How many times have you heard, “Tequila is my worst enemy,” or “Don’t eat the worm, dude!”? Thousands of tequila consumers have undoubtedly experienced a rough night while drinking the spirit and an even rougher morning after. These traumatic experiences that may or may not have landed them in jail or ruined a romantic relationship, most likely spawned from their choice of tequila in the first place and their belief of several myths surrounding the spirit. Don’t worry if you are that person, we are here to help!

Tequila 101 is designed to help you become an educated tequila connoisseur who can appreciate it for what it is; a fine spirit with endless character, history and class.

A. Tequila – is, literally and figuratively, the spirit of Mexico. A true tequila is made entirely from sap extracted from the baked heart of the blue agave plant. The heart resembles a pineapple and is called a piña. They are grown and distilled mainly in the Jalisco state of Central Mexico. The agave plant is often mistaken as part of the cacti family but is truly more akin with a lily. There are many different types of tequila and close to a thousand different brands.

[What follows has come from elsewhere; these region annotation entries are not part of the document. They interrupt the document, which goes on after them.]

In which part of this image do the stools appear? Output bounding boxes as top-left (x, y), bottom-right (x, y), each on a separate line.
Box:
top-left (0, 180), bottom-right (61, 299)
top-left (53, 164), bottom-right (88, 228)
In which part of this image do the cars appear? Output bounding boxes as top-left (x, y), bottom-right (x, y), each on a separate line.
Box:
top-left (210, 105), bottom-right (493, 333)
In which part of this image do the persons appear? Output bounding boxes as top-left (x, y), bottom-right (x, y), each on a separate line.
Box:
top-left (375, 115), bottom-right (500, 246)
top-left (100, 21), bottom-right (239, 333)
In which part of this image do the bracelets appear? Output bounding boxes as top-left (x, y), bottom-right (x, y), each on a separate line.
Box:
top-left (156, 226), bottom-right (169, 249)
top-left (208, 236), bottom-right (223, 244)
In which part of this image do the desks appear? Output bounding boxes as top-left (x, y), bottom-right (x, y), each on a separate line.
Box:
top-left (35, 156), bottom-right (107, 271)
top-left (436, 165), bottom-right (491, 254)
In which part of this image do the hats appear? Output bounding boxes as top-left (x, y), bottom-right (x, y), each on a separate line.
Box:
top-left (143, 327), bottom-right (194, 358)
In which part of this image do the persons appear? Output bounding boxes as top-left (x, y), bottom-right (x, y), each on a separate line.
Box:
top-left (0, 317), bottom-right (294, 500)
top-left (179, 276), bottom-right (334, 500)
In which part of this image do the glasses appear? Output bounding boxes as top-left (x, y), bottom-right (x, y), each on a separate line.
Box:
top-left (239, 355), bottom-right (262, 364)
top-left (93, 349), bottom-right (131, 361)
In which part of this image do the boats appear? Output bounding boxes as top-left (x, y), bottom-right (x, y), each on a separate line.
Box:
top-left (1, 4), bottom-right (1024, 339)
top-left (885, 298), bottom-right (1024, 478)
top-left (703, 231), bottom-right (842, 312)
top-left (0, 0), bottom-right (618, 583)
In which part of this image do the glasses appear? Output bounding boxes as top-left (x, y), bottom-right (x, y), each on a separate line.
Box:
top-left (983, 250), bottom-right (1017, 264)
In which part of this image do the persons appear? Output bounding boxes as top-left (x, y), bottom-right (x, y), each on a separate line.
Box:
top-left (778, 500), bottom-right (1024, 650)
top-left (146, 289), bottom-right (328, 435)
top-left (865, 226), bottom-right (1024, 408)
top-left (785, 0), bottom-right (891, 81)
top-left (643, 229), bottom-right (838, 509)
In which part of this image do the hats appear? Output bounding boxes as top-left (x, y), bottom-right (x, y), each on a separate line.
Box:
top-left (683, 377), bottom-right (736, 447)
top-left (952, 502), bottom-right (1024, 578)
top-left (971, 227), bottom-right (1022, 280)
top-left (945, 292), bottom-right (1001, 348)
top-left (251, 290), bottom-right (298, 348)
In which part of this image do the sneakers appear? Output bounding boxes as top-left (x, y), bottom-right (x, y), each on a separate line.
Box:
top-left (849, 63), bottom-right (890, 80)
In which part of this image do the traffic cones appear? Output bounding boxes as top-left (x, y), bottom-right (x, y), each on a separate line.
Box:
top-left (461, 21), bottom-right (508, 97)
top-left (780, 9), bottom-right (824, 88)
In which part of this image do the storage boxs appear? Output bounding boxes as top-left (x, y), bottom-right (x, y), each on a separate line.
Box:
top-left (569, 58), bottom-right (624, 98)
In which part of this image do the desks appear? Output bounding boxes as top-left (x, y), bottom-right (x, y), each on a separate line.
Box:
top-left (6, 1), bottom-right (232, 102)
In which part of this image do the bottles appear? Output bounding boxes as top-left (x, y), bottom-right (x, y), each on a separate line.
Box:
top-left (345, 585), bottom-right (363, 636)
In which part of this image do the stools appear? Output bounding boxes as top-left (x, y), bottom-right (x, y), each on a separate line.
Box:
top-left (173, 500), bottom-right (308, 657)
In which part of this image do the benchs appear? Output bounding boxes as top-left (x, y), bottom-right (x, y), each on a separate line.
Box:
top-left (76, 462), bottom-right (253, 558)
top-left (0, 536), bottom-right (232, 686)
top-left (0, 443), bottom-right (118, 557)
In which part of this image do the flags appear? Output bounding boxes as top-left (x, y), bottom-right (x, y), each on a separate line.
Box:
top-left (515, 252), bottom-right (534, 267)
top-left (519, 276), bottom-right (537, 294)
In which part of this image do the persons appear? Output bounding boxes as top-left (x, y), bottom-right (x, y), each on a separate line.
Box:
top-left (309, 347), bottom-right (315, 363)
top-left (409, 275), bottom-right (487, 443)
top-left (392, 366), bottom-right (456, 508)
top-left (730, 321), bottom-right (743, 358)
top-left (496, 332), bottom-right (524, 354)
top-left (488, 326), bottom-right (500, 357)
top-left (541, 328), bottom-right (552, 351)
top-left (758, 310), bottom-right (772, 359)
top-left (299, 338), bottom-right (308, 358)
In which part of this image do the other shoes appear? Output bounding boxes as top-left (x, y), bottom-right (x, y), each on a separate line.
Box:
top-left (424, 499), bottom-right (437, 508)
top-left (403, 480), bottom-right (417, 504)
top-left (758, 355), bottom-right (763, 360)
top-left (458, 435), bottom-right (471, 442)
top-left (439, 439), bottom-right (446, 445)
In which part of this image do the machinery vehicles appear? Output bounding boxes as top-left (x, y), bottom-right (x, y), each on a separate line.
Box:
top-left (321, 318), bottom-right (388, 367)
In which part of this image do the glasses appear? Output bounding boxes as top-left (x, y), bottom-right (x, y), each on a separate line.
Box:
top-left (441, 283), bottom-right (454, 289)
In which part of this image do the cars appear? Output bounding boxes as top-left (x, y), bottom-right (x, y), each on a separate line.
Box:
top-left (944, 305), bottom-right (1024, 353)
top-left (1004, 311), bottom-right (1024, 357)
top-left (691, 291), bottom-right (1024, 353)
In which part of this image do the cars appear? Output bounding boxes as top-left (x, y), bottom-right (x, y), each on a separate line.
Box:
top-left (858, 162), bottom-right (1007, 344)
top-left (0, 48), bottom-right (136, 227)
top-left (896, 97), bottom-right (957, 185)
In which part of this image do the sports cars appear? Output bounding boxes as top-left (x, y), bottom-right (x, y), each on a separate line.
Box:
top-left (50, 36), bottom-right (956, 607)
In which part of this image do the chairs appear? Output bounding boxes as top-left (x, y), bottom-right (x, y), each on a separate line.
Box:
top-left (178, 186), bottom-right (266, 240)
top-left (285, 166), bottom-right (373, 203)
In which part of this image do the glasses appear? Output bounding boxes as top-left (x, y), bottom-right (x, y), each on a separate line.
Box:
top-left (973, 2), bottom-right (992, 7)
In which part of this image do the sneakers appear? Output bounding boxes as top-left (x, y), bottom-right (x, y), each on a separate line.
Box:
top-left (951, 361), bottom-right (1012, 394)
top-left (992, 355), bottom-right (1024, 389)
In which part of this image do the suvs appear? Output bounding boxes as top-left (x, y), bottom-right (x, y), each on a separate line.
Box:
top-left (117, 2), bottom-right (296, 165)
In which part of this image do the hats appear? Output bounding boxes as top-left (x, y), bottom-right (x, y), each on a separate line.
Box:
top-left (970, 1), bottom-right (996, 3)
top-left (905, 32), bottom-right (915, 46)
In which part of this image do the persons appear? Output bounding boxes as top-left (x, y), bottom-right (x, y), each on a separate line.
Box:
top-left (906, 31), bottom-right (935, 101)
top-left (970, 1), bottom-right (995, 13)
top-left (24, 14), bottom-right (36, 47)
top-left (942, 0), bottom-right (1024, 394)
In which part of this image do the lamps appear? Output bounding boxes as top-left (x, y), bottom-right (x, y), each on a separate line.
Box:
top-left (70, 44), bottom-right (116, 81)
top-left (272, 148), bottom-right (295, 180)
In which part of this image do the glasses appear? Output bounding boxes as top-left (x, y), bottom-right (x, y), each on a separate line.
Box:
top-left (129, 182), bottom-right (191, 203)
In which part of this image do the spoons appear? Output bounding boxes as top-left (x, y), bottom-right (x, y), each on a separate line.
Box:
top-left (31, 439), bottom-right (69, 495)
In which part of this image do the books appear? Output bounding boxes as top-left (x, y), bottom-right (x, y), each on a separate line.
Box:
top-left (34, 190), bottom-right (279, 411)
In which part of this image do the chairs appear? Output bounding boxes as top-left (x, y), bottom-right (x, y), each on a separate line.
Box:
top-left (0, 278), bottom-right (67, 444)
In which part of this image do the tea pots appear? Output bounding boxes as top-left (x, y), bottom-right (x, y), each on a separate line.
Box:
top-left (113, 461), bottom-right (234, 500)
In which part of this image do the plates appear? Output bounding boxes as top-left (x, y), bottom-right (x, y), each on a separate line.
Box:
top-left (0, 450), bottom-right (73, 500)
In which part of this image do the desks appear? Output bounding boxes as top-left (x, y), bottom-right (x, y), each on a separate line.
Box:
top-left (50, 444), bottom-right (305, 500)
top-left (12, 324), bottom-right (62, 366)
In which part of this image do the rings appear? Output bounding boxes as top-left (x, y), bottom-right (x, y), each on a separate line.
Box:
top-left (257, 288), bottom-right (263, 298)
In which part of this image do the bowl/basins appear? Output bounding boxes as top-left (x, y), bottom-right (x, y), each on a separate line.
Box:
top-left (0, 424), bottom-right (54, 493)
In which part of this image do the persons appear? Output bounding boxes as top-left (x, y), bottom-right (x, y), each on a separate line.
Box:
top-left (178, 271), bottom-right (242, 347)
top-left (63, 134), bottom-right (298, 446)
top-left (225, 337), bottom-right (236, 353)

1. Blanco, Silver, Plata, White, Platinum
2. Reposado or Rested
3. Añejo
4. Extra Añejo/Reserva
5. Mezcal
6. Oro, Gold, Mixto

B. Drinking Tequila – The very best way to drink a fine tequila is to sip, savor and enjoy it just the way it is at room temperature. Blancos, Reposados and Mixtos a can best be enjoyed in a caballito or “little horse.” Caballitos are cylindrical glasses that have a wider mouth than base and typically hold an ounce of tequila. They are the evolved versions of cut and hollowed out bull horns, called cuernitos, that were kept in factories to taste the tequila. Through time the pointed end was flattened, the tapered wide mouth shape remained, and the caballito was born. Mezcals are traditionally served in caballitos as well but the spirit is accompanied by a plate of ground up larva mixed with salt and chilies. Añejo and Extra Añejo tequilas can best be enjoyed in a snifter. Some people prefer to sip their tequila with a side of sangrita, a spicy tomato and orange drink. We, at Diablitos, make our very own sangrita, and we suggest you try some as well! Others prefer to shoot tequila quickly with lime and salt. This method originated around 1930 when a Spanish flu broke out and a physician’s number one cure was tequila. They instructed the patient to take the tequila with lime and salt and an undying trend was introduced to the world!